In the 2022-2023 program year, our Beloved Community, Christian Formation, and Missions and Social Justice groups are teaming up to offer a range of opportunities to learn more about the living legacy of settler colonialism.  We look forward to learning on our own and in conversation with members of local indigenous tribes.  In the meantime, we invite you to set aside some time for reading and viewing on your own.  Please consider the following suggestions:

  • Visit the Upstander Project.  Watch the award-winning documentary, Dawnland, which First Church screened in 2019, and the short 9 minute film, Bounty about the Phips Bounty Proclamation, named after First Church member and Lt. Governor Spencer Phips.  On October 3, 2021, First Church hosted a premiere of Bounty that was followed by conversation with Maine-Wabanaki Truth Commissioner gkisedtanamoogk (Mashpee Wampanoag) Upstander Project learning director Dr.

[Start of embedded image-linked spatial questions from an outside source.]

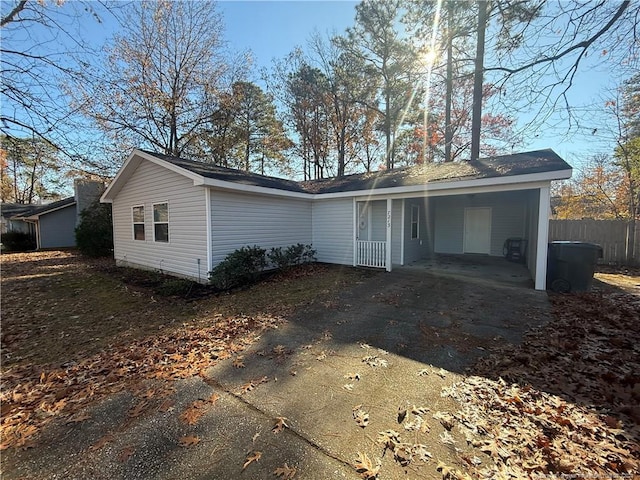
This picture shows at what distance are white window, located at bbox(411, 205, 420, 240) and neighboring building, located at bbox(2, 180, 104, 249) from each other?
62.7 feet

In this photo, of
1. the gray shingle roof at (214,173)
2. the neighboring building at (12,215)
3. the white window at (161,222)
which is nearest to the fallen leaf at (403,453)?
the gray shingle roof at (214,173)

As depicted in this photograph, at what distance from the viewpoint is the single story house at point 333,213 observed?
7.27 metres

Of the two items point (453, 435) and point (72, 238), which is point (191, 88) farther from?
point (453, 435)

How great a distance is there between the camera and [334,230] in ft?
33.5

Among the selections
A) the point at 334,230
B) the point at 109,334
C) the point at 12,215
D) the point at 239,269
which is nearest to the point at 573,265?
the point at 334,230

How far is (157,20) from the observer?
47.6 ft

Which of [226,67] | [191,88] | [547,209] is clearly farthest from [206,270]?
[226,67]

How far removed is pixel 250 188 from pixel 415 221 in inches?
267

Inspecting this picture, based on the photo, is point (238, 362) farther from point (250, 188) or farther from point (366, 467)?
point (250, 188)

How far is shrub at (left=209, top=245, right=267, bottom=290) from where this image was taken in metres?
7.14

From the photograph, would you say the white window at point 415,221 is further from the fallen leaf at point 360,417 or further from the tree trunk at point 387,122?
the fallen leaf at point 360,417

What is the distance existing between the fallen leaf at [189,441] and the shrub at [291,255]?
651 centimetres

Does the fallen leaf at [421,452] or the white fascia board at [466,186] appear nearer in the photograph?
the fallen leaf at [421,452]

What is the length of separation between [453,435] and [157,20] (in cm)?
2012
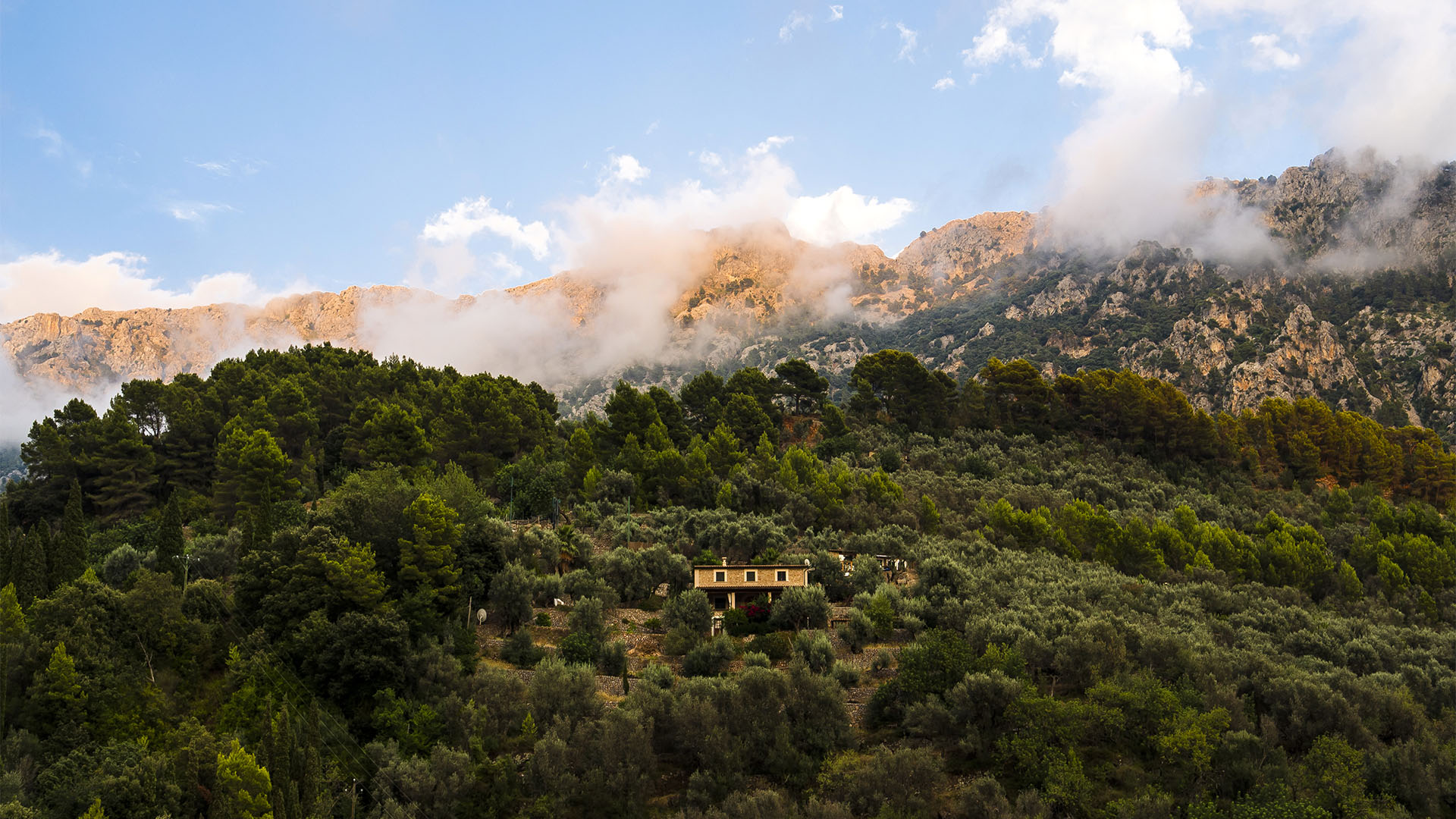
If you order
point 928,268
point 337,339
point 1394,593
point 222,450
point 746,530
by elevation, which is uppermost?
point 928,268

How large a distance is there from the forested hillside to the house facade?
146cm

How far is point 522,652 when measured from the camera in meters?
29.0

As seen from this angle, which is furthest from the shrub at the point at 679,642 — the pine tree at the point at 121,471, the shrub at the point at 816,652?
the pine tree at the point at 121,471

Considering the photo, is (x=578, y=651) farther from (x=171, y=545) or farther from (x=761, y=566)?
(x=171, y=545)

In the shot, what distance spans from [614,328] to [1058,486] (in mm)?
128237

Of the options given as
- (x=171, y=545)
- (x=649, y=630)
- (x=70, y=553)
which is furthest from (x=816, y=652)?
(x=70, y=553)

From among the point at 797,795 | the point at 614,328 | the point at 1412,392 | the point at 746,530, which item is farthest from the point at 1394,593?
the point at 614,328

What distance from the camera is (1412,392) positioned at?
94.1m

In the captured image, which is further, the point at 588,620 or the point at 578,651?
the point at 588,620

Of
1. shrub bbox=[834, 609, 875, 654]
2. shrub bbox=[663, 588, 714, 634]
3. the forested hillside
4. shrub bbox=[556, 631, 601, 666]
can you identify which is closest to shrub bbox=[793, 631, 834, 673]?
the forested hillside

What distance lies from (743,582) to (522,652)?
10532 millimetres

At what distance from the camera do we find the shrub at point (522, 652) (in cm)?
2897

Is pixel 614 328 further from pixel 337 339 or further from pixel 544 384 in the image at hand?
pixel 337 339

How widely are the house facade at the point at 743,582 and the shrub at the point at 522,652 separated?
8.54 m
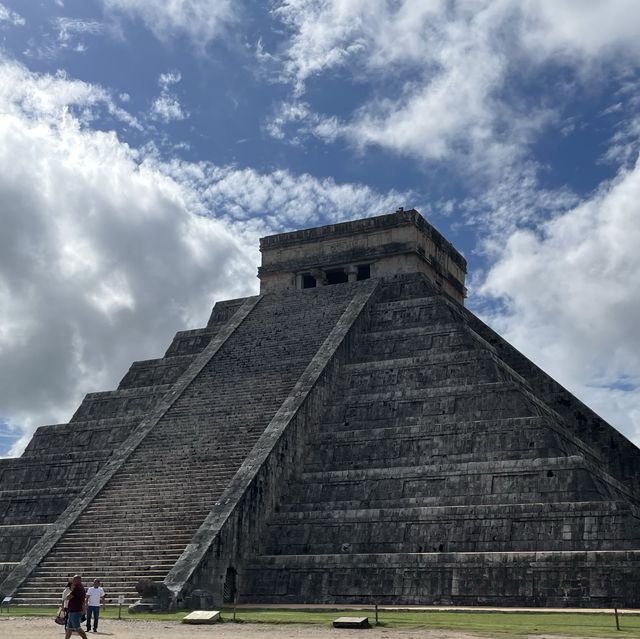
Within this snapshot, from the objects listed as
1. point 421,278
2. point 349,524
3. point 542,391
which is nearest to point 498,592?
point 349,524

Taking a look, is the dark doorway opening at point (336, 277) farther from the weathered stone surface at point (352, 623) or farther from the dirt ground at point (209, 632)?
the weathered stone surface at point (352, 623)

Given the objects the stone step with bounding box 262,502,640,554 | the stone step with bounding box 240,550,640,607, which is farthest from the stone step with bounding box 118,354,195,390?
the stone step with bounding box 240,550,640,607

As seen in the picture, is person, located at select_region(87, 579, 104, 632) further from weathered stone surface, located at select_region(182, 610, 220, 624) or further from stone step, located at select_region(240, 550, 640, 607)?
stone step, located at select_region(240, 550, 640, 607)

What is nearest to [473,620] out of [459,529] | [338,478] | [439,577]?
[439,577]

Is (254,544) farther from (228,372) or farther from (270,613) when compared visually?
(228,372)

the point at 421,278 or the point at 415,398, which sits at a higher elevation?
the point at 421,278

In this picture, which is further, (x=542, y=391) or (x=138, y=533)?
(x=542, y=391)

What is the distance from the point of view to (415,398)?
21.3 metres

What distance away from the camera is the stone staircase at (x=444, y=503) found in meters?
16.3

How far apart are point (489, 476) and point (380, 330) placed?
8.24 m

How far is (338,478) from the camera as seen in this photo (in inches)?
776

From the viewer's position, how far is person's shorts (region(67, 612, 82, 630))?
37.8ft

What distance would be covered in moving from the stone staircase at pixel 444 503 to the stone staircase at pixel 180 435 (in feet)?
5.56

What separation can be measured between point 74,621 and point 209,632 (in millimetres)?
2148
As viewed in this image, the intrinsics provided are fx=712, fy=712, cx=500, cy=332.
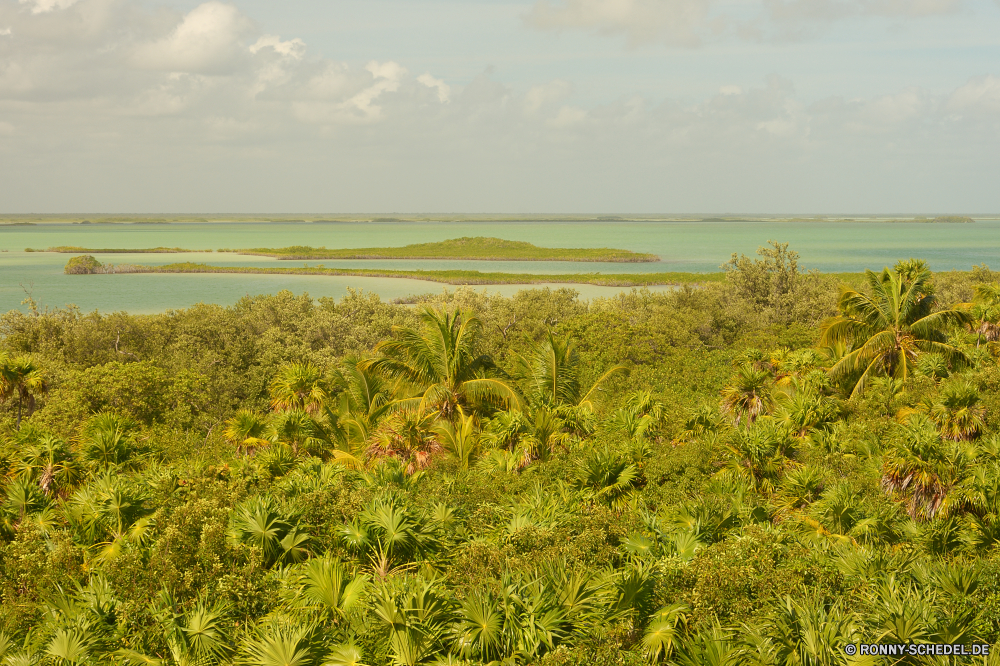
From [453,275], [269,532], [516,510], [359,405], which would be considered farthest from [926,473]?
[453,275]

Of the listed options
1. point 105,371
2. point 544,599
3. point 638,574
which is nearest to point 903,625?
point 638,574

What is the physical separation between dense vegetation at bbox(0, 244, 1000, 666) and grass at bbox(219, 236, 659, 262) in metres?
114

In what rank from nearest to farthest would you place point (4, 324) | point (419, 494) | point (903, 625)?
1. point (903, 625)
2. point (419, 494)
3. point (4, 324)

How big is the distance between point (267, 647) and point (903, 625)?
24.5ft

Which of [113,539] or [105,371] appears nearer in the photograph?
[113,539]

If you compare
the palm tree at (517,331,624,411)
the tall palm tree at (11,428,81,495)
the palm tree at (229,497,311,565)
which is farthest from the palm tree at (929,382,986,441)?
the tall palm tree at (11,428,81,495)

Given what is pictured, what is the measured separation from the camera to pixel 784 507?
597 inches

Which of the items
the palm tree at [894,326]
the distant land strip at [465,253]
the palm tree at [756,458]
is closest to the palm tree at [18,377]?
the palm tree at [756,458]

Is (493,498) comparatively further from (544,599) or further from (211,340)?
(211,340)

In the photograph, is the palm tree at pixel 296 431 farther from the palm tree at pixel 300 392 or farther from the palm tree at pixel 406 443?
the palm tree at pixel 300 392

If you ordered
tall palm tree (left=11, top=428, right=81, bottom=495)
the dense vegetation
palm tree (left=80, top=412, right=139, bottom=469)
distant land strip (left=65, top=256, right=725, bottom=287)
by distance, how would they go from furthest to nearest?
distant land strip (left=65, top=256, right=725, bottom=287) → palm tree (left=80, top=412, right=139, bottom=469) → tall palm tree (left=11, top=428, right=81, bottom=495) → the dense vegetation
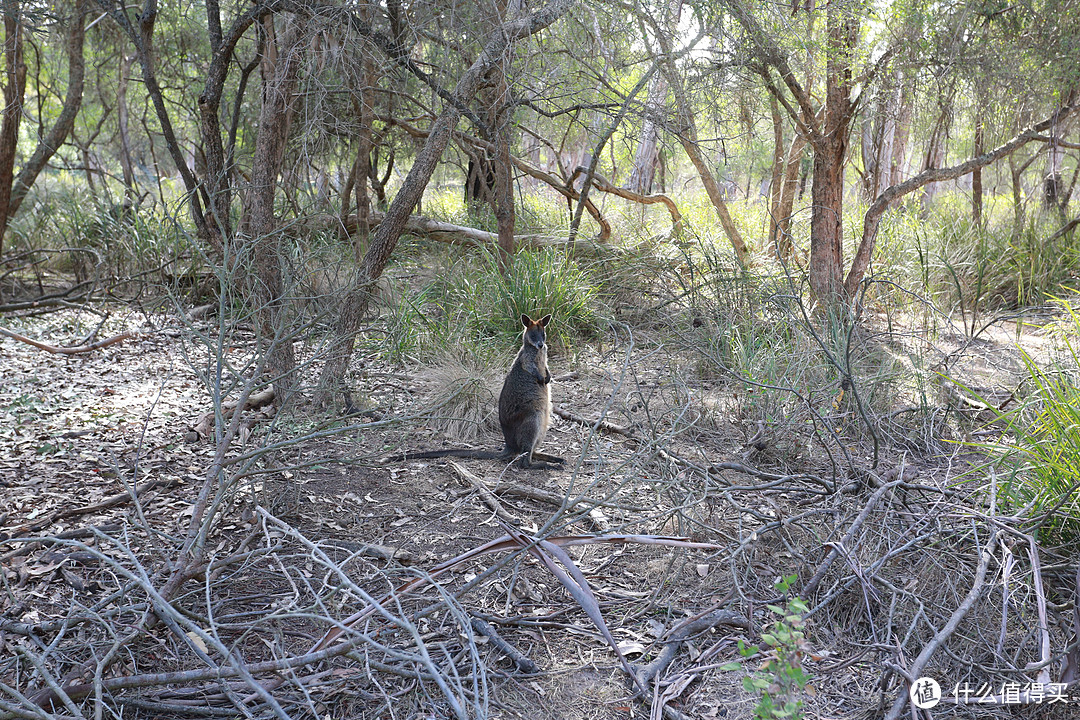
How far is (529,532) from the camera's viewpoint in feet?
11.6

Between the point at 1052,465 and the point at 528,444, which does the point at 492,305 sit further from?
the point at 1052,465

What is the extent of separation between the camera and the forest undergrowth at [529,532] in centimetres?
246

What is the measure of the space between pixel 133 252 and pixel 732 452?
24.5 ft

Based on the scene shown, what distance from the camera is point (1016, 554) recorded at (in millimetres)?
2941

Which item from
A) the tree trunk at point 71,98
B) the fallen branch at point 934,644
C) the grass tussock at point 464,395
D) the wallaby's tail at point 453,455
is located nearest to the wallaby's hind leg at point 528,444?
the wallaby's tail at point 453,455

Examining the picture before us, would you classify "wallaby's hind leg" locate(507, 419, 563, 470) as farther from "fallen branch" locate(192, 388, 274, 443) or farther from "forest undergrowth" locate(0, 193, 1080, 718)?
"fallen branch" locate(192, 388, 274, 443)

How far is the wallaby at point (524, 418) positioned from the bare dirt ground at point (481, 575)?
0.39 feet

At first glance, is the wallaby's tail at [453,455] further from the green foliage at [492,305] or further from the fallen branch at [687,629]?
the fallen branch at [687,629]

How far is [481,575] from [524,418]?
94.4 inches

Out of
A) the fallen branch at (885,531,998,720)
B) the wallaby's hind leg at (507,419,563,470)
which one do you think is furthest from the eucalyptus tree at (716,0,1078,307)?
the fallen branch at (885,531,998,720)

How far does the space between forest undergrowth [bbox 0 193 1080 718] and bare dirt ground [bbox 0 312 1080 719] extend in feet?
0.07

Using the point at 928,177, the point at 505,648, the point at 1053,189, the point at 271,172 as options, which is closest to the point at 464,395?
the point at 271,172

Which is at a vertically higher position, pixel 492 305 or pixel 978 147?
pixel 978 147

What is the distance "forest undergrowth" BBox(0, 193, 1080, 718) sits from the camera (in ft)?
8.07
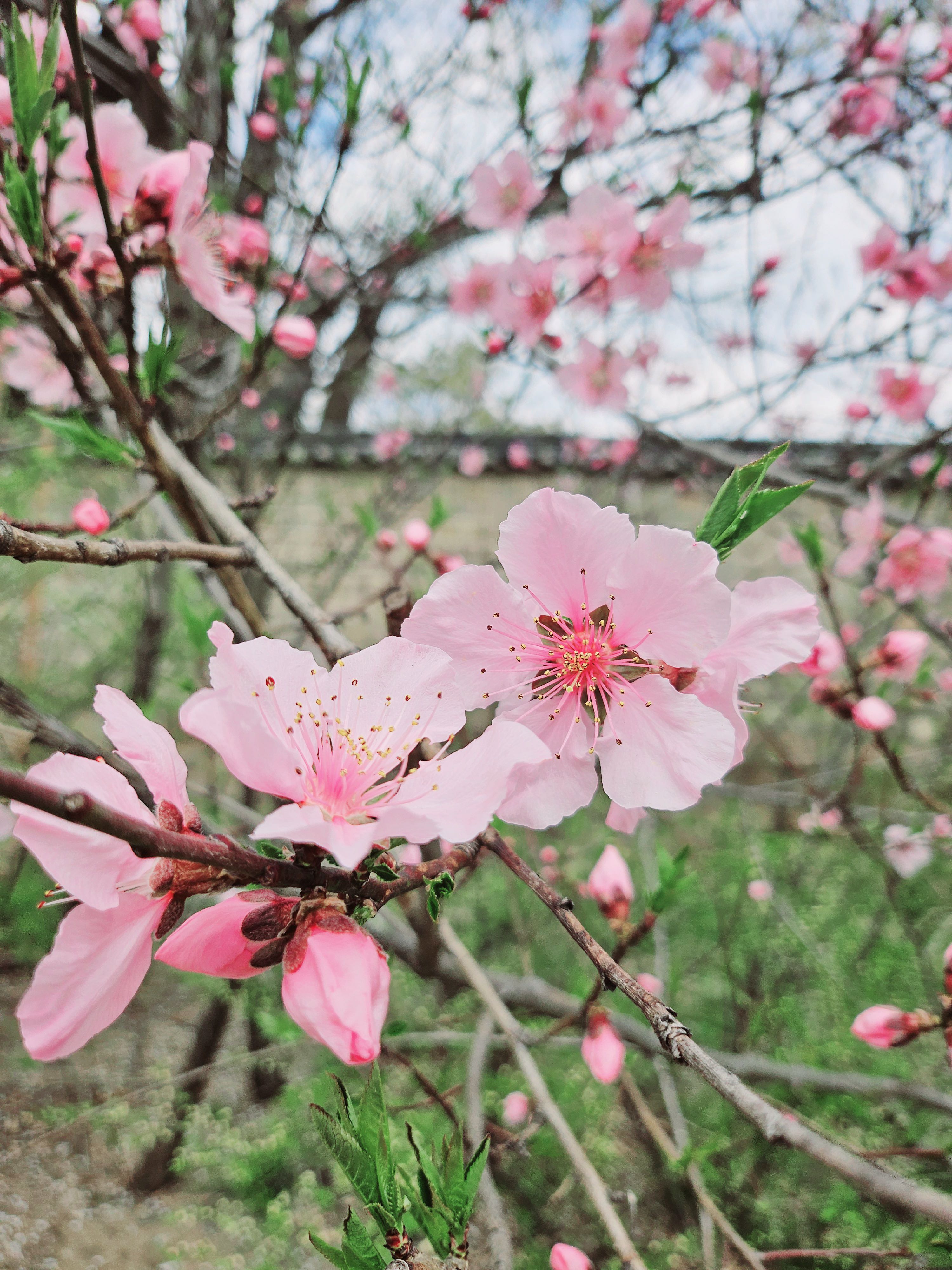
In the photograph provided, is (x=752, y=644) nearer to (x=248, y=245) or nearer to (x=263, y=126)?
(x=248, y=245)

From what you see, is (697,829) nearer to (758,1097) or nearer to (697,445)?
(697,445)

Mishy Lesser.
  • Watch the PBS Independent Lens documentary We Still Live Here – Âs Nutayuneân. This is the powerful “story of the revitalization of the Wampanoag language, the first time a language with no native speakers has been revived in this country. The Wampanoag’s ancestors ensured the survival of the Pilgrims in New England, and lived to regret it. Nevertheless, through resilience and courage they kept their identity alive and remained on their ancestral lands. Now a cultural revival is taking place. The story begins in 1994 when Jessie Little Doe, an intrepid, 30-something Wampanoag social worker, began having recurring dreams: familiar-looking people from another time addressing her in an incomprehensible language. Jessie was perplexed and a little annoyed — why couldn’t they speak English? Later, she realized they were speaking Wampanoag, a language no one had used for more than a century…”
  • Learn about the Doctrine of Discovery by viewing this United Church of Christ webinar entitled What is the Doctrine of Discovery and this talk by scholar Robert Williams entitled Savage Anxieties, Part I (starting at 6:50-32:45).
  • Visit the North American Indian Center of Boston (NAICOB) website and learn about current legislative priorities and other opportunities for engagement
  • Visit the Native American Resource Information page at The Commonwealth of Massachusetts’ Commission on Indian Affairs
  • Explore this extensive list of further Indigenous Allyship Resources

Suggestions for more general antiracist reading include Dr. Ibram Kendi’s How to be an Antiracist and Layla Saad’s 28-day workbook White Supremacy and Me, with daily exercises and reflections for becoming an antiracist.  Or see this growing list of antiracism resources including articles, films, blogs, and more.  We also encourage members to support, invest in and follow the lead of Black, Indigenous, and Persons of Color-led businessesorganizations, or protests, as you are able.

Owning Our History


First Church has begun to acknowledge and wrestle with our historic complicity in slavery. Our congregational records reveal that at least  36 persons (33 Africans and 3 Indigenous persons) were enslaved by First Church members and clergy between 1698 and 1783.   After slavery in Massachusetts was abolished in 1783, First Church was largely silent on the great questions of slavery, abolition, and emancipation through the Civil War and Reconstruction. We are currently engaging people within and beyond our congregation, and across racial and class lines, to discern together how we can publicly remember and honor the lives of enslaved persons that were part of our community while also acting to address the systemic racism in our lives, our church, and our city today.